野外的面部识别现在正在朝着轻量级模型、快速推理速度和分辨率适应能力的发展方向前进。在本文中,我们提出了一种桥蒸馏方法,将私有的高分辨率面部预训练模型转化为低分辨率面部识别的轻量级模型。在我们的方法中,通过两步蒸馏解决了跨数据集分辨率适应知识传递问题。第一步,我们进行跨数据集蒸馏,将高分辨率私人面部上的先验知识传递到高分辨率公共面部,并生成紧凑且具有区分性的特征。第二步,通过多任务学习进一步将先验知识传递给合成低分辨率面部。通过学习低分辨率面部表示并模拟适应高分辨率知识,可以构建具有高效率和令人满意的准确性的轻量学生模型来识别低分辨率面部。实验结果表明,仅使用0.21M参数和0.057MB内存的高学生模型在识别低分辨率面部时表现出色。同时,其速度分别在GPU、CPU和移动手机上达到14,705、~934和763张/秒。
https://arxiv.org/abs/2409.11786
Despite the remarkable performance of deep neural networks for face detection and recognition tasks in the visible spectrum, their performance on more challenging non-visible domains is comparatively still lacking. While significant research has been done in the fields of domain adaptation and domain generalization, in this paper we tackle scenarios in which these methods have limited applicability owing to the lack of training data from target domains. We focus on the problem of single-source (visible) and multi-target (SWIR, long-range/remote, surveillance, and body-worn) face recognition task. We show through experiments that a good template generation algorithm becomes crucial as the complexity of the target domain increases. In this context, we introduce a template generation algorithm called Norm Pooling (and a variant known as Sparse Pooling) and show that it outperforms average pooling across different domains and networks, on the IARPA JANUS Benchmark Multi-domain Face (IJB-MDF) dataset.
尽管在可见光谱范围内,深度神经网络在 face 检测和识别任务中的表现非常出色,但它们在更具有挑战性的非可见领域中的性能相对仍然不足。尽管在领域迁移和泛化领域已经进行了大量的研究,但在本文中,我们关注的是由于目标领域缺乏训练数据而使得这些方法的应用受限的情况。我们专注于单一源(可见)和多目标(SWIR,远距离/远程,监视,可穿戴)面部识别问题。我们通过实验证明,随着目标领域的复杂性的增加,一个好的模板生成算法变得至关重要。在这种情况下,我们引入了一个名为 Norm Pooling(及其变体 Sparse Pooling)的模板生成算法,并在 IARPA JANUS 基准多领域面部(IJB-MDF)数据集上证明了它优于不同领域和网络的平均池化。
https://arxiv.org/abs/2409.09832
Adversarial patches present significant challenges to the robustness of deep learning models, making the development of effective defenses become critical for real-world applications. This paper introduces DIFFender, a novel DIFfusion-based DeFender framework that leverages the power of a text-guided diffusion model to counter adversarial patch attacks. At the core of our approach is the discovery of the Adversarial Anomaly Perception (AAP) phenomenon, which enables the diffusion model to accurately detect and locate adversarial patches by analyzing distributional anomalies. DIFFender seamlessly integrates the tasks of patch localization and restoration within a unified diffusion model framework, enhancing defense efficacy through their close interaction. Additionally, DIFFender employs an efficient few-shot prompt-tuning algorithm, facilitating the adaptation of the pre-trained diffusion model to defense tasks without the need for extensive retraining.
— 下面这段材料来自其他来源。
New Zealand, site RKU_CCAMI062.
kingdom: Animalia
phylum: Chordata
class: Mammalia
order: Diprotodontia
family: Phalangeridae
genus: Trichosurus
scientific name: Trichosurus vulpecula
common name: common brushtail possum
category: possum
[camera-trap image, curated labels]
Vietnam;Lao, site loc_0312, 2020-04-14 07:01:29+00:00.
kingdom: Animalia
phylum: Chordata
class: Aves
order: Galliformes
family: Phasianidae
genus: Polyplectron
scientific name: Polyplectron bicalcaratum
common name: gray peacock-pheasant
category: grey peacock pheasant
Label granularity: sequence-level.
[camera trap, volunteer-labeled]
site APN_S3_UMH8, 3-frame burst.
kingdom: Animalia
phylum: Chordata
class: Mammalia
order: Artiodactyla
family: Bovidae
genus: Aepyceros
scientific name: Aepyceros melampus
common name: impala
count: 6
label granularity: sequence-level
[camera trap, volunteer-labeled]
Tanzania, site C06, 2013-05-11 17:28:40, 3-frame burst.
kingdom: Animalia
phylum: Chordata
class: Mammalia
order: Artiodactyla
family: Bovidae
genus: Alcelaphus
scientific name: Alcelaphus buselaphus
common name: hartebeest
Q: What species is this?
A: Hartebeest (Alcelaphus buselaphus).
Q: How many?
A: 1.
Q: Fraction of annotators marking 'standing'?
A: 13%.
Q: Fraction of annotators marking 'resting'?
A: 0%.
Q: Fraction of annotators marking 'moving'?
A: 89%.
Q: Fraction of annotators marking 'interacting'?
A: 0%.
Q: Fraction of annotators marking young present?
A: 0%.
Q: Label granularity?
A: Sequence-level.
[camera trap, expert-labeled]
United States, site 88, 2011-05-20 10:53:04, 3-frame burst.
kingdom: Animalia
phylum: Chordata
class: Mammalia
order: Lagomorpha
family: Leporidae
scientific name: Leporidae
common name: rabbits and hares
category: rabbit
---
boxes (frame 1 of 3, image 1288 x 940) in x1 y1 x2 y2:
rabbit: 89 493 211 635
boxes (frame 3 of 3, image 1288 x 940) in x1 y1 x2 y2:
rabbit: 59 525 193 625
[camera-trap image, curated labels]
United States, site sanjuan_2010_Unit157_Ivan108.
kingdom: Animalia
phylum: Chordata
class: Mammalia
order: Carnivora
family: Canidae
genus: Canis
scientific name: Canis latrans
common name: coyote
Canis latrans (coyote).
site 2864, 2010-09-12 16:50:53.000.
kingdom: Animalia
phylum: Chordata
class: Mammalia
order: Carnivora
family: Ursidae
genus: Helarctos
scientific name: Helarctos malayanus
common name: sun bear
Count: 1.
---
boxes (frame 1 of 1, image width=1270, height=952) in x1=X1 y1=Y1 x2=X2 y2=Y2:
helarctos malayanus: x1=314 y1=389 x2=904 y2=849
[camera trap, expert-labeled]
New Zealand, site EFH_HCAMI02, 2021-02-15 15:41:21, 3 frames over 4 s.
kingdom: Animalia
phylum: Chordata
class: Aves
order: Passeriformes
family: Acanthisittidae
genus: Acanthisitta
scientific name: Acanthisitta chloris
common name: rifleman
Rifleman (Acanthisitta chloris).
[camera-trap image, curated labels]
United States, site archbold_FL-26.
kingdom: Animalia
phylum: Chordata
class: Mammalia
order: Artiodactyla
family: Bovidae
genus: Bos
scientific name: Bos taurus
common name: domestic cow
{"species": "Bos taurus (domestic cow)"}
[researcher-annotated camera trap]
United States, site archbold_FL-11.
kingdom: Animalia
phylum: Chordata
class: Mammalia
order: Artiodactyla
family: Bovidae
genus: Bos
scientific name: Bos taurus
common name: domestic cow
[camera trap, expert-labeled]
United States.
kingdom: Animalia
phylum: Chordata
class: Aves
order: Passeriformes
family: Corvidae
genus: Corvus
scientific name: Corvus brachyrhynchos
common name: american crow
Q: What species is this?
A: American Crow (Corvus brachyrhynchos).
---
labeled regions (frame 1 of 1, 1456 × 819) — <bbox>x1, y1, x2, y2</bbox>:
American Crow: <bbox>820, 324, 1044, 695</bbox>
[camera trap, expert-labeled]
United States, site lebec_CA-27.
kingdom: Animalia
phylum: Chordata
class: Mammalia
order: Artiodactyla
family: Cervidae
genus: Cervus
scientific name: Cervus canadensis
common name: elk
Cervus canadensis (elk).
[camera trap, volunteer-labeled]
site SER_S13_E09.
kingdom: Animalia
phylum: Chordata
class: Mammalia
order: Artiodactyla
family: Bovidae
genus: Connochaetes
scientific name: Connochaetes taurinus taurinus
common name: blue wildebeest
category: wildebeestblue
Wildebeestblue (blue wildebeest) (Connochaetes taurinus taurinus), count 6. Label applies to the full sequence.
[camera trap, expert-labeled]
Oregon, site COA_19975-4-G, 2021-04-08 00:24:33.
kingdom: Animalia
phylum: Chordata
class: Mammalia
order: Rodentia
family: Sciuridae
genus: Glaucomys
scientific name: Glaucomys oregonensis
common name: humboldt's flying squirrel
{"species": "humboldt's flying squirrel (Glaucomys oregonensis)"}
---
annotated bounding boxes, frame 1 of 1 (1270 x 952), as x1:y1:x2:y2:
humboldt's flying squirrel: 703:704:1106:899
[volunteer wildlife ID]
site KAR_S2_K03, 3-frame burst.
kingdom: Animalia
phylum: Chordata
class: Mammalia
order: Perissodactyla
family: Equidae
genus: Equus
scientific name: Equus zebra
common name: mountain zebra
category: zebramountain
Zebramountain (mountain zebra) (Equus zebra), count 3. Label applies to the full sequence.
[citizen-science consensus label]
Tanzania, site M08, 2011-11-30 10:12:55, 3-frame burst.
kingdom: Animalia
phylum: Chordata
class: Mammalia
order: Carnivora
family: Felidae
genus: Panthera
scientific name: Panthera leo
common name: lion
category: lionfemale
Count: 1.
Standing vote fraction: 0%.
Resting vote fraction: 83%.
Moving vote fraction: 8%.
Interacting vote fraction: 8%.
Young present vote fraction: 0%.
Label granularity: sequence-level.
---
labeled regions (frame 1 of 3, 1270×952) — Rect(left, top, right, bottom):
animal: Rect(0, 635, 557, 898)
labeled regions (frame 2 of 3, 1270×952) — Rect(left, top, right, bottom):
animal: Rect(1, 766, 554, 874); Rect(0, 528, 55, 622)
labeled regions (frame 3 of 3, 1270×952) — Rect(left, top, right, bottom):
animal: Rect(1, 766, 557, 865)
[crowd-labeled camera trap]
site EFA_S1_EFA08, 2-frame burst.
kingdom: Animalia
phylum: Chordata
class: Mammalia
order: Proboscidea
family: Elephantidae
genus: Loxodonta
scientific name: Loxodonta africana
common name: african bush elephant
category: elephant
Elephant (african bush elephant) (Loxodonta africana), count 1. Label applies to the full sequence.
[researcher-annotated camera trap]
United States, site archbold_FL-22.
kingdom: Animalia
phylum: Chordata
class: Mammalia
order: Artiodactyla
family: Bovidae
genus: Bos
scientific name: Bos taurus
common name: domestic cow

Our comprehensive evaluation, covering image classification and face recognition tasks, as well as real-world scenarios, demonstrates DIFFender's robust performance against adversarial attacks. The framework's versatility and generalizability across various settings, classifiers, and attack methodologies mark a significant advancement in adversarial patch defense strategies. Except for the popular visible domain, we have identified another advantage of DIFFender: its capability to easily expand into the infrared domain. Consequently, we demonstrate the good flexibility of DIFFender, which can defend against both infrared and visible adversarial patch attacks alternatively using a universal defense framework.
对抗性补丁对深度学习模型的稳健性提出了重大挑战,使得开发有效的防御变得至关重要。本文介绍了一种新颖的基于DIFfusion的DeFender框架,它利用文本指导的扩散模型的力量来对抗对抗性补丁攻击。我们方法的核心是发现对抗性异常感知(AAP)现象,该现象使扩散模型能够准确检测和定位对抗性补丁,通过分析分布异常。DIFFender无缝地将补丁定位和修复任务整合到一个统一的扩散模型框架中,通过其与防御任务亲密交互来提高防御效果。此外,DIFFender采用了一种高效的仅几轮提示的调优算法,无需进行广泛的重新训练,将预训练的扩散模型适应防御任务。我们对图像分类和面部识别任务以及现实场景进行全面评估,证明了DIFFender在对抗性攻击方面的稳健性能。该框架在不同设置、分类器和攻击方法上的通用性和可扩展性标志着对抗性补丁防御策略的重大进展。除了流行的可见域,我们还发现了DIFFender的一个优势:它容易扩展到红外域。因此,我们证明了DIFFender的灵活性,可以使用通用防御框架同时防御红外和可见性对抗性补丁攻击。
https://arxiv.org/abs/2409.09406
Demographic bias is one of the major challenges for face recognition systems. The majority of existing studies on demographic biases are heavily dependent on specific demographic groups or demographic classifier, making it difficult to address performance for unrecognised groups. This paper introduces ``LabellessFace'', a novel framework that improves demographic bias in face recognition without requiring demographic group labeling typically required for fairness considerations. We propose a novel fairness enhancement metric called the class favoritism level, which assesses the extent of favoritism towards specific classes across the dataset. Leveraging this metric, we introduce the fair class margin penalty, an extension of existing margin-based metric learning. This method dynamically adjusts learning parameters based on class favoritism levels, promoting fairness across all attributes. By treating each class as an individual in facial recognition systems, we facilitate learning that minimizes biases in authentication accuracy among individuals. Comprehensive experiments have demonstrated that our proposed method is effective for enhancing fairness while maintaining authentication accuracy.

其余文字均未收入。